We beklimmen opnieuw de dijk en kijken uit over zee en zien de containerschepen met bestemming Antwerpen varen. Aan de andere kant van de dijk de talloze vakantieparken en campings, totdat we de Verdronken Zwarte Polder bereiken. In het duin sjokken we traag voort door het rulle zand met onze zware wandelschoenen. Desondanks is het een leuk stuk door de dichte begroeiing van overwegend duindoorns. De Verdronken Zwarte Polder is een echte slufter, ontstaan door de dijkdoorbraak in 1802. Over de geulen heeft de beheerder, Het Zeeuws Landschap, vlonders aangelegd. Het is vrij toegankelijk en Drentse heideschapen houden de vegetatie laag. In 2005 is de geul verdiept, maar verzanding lijkt niet te stoppen als de mens niet blijft ingrijpen. Eenmaal terug op de dijk staan we tegenover de uitzichtpunt Paalridders. In 1540 werden ter hoogte van Westkapelle ter bescherming van het land, om erosie te voorkomen, paalrijen geslagen in opdracht van Karel V, die ook zelf kwam kijken. Ze doen hun werk goed, maar hun vijand is niet de mens deze keer, maar de paalrot, door de paalworm, een schelp, die in de paal gangen graaft. De palen zijn inmiddels Cultureel Erfgoed en fotogeniek. De laatste kilometers vandaag brengen ons naar Cadzand Bad, dat een heuse metamorfose ondergaat. Belgische projectontwikkelaars realiseren hier ‘dure’ appartementcomplexen, waar ‘oud’ bouw voor ‘nieuw’ moet wijken. De prijzen van de appartementen liggen rond de 6 tot 8 miljoen euro’s. Het ziet er schitterend uit, maar is slechts bereikbaar voor ‘de happy few’. Wij houden het hier voor gezien voor vandaag.

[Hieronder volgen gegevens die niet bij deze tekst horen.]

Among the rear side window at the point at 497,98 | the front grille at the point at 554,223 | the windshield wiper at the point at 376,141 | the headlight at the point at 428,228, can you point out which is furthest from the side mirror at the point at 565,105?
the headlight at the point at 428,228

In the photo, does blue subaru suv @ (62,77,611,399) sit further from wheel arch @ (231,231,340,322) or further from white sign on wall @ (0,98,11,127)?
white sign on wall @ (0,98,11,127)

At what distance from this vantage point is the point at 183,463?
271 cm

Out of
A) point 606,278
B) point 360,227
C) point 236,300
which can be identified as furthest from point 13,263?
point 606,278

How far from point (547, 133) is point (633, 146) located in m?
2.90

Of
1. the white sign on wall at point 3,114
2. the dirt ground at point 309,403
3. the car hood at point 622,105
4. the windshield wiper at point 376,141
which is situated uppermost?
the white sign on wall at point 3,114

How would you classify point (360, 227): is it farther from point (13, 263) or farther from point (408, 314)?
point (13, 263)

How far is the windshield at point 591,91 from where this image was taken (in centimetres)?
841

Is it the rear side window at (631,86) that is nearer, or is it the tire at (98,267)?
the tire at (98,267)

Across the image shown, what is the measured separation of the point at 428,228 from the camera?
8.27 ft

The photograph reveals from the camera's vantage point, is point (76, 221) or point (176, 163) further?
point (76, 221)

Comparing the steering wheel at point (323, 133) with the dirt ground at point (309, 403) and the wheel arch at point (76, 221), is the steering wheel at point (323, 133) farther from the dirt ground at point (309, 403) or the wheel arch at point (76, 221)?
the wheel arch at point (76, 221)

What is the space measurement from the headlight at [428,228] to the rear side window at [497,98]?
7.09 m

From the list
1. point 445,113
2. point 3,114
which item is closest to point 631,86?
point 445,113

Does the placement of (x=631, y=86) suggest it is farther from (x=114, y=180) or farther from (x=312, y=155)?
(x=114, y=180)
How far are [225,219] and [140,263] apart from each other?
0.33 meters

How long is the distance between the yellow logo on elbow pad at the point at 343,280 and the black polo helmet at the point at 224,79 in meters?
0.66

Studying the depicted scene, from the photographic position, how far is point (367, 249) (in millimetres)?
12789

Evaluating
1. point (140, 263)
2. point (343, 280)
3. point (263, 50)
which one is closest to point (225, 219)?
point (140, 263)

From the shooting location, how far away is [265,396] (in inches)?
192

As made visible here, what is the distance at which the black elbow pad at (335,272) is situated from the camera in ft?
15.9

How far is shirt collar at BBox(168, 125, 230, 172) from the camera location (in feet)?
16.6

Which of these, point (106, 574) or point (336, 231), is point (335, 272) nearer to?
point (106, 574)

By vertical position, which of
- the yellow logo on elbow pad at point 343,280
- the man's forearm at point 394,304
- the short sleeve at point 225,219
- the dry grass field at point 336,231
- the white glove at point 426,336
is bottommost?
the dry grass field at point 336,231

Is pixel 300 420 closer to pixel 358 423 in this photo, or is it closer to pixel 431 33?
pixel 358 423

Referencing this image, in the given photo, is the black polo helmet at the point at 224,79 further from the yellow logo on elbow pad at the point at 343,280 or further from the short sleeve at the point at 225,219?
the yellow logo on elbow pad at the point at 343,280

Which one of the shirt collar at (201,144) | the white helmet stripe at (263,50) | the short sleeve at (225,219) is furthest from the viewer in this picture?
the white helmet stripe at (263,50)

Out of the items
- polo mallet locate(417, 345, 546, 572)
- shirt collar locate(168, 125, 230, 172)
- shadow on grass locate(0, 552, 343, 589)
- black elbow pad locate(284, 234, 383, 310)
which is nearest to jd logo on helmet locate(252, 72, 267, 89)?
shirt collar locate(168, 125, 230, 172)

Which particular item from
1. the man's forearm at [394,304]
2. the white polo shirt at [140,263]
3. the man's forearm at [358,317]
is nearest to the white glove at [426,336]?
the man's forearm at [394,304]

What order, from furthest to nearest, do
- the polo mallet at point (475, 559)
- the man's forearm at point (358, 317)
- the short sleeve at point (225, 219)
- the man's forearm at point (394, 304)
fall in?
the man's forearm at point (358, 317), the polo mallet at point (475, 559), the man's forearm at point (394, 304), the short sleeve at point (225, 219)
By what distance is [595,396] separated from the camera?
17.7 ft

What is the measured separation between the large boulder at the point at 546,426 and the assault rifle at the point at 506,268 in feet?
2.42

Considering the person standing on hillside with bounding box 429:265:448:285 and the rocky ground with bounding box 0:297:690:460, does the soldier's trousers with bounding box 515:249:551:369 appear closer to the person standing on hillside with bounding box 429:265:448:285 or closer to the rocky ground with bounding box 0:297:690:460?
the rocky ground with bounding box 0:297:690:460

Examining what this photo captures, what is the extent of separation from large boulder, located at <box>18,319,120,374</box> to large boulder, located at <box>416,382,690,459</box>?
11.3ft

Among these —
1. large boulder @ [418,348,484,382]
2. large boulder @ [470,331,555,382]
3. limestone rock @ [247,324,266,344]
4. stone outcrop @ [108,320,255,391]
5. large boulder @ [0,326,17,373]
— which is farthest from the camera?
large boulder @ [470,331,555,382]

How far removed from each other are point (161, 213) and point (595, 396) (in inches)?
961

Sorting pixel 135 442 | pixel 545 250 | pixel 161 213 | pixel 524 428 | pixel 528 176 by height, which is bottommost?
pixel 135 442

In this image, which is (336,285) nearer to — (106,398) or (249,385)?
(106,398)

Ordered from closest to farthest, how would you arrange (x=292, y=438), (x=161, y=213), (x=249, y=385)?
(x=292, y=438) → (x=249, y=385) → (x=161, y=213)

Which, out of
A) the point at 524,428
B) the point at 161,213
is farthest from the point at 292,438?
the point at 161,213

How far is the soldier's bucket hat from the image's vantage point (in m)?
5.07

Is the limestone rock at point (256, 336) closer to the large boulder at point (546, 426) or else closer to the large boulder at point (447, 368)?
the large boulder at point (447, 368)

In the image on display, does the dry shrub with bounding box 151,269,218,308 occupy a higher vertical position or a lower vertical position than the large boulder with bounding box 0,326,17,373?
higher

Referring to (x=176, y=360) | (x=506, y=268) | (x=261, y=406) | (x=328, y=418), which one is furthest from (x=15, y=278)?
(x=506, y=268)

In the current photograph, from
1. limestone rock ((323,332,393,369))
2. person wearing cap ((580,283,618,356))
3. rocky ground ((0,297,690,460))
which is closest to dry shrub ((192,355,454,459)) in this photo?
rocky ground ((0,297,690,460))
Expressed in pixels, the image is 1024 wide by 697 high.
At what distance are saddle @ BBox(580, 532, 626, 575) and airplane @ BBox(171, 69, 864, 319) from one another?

Met de haltetaxi keren we terug naar Breskens. Alhoewel we doorgewinterde gebruikers van het openbaar vervoer zijn, hadden we hier nog nooit van gehoord. We hadden op 9292 gezien dat we met de bus van Cadzand Bad konden terugkeren naar Breskens, maar mevrouw Doornbos, met een S (de arme tak, zoals ze zelf zei) die het Kustpad loopt vanaf Sluis en waarmee we aan de praat raakten deed ons uit de doeken dat het een haltetaxi is, die je 2 uur van tevoren moet bestellen. Dit was nieuw voor ons, maar we hebben gebeld en op de afgesproken tijd rijdt te taxi voor bij de halte Blvrd De Wielingen om ons voor      € 6,70 af te zetten bij de Ferry.

CADZAND BAD – SLUIS

22 maart 2023

Vandaag is de eerste keer voor ons dat het pad haar naam fysiek eer aan doet. Van Cadzand Bad tot Retranchement volgt het pad de grens tussen Nederland en België. Meer dan 100 jaar geleden had de Duitse bezetter van België hier een ijzerdraad, ook wel dodendraad genoemd, aangelegd waar 2000 volt wisselspanning op stond. Alleen een lint krokussen van Zeeland tot Limburg, gepoot door kinderen na de oorlog in 1918, herinneren aan deze muur om deserteurs en vluchtelingen naar het neutrale Nederland tegen te houden. Ruim 1000 mensen vonden hier de dood, hoeveel mensen het toch lukte ons land te bereiken vermeldt het bordje niet. Tot op de dag van vandaag bouwen we wereldwijd nog steeds muren om mensen, die om uiteenlopende redenen vluchten maar altijd op zoek zijn naar vrijheid en geluk, tegen te houden. Hoe blij waren we indertijd niet toen de Berlijnse Muur viel. Het Zwin, de grens tussen Nederland en België, was ooit de toegang tot Brugge en van strategisch belang, totdat ze verzandde. Vandaar dat je in Zeeuws Vlaanderen veel fortificaties en vestingsteden vindt, zoals Sluis en Retranchement, een oude garnizoensplaats. We zien nog een nagemaakt 17e eeuws fort, Fort Berchem, een carré van vier aarden wallen, met daarom heen een gracht. In Fort Berchem werden militairen die leden aan de pest en gelegen waren in Retranchement, verpleegd. Zeeuws Vlaanderen zit vol verhalen en geschiedenis. In Cadzand Bad zien we het symbool voor Cadzand, het beeld Blijvende Vrede (het weinig originele V teken) en het beeld van de laatste sluiswachter, die zijn baan verloor toen de pompen zijn werk overnamen en het water van de polders bij eb nu uitslaan op de Noordzee.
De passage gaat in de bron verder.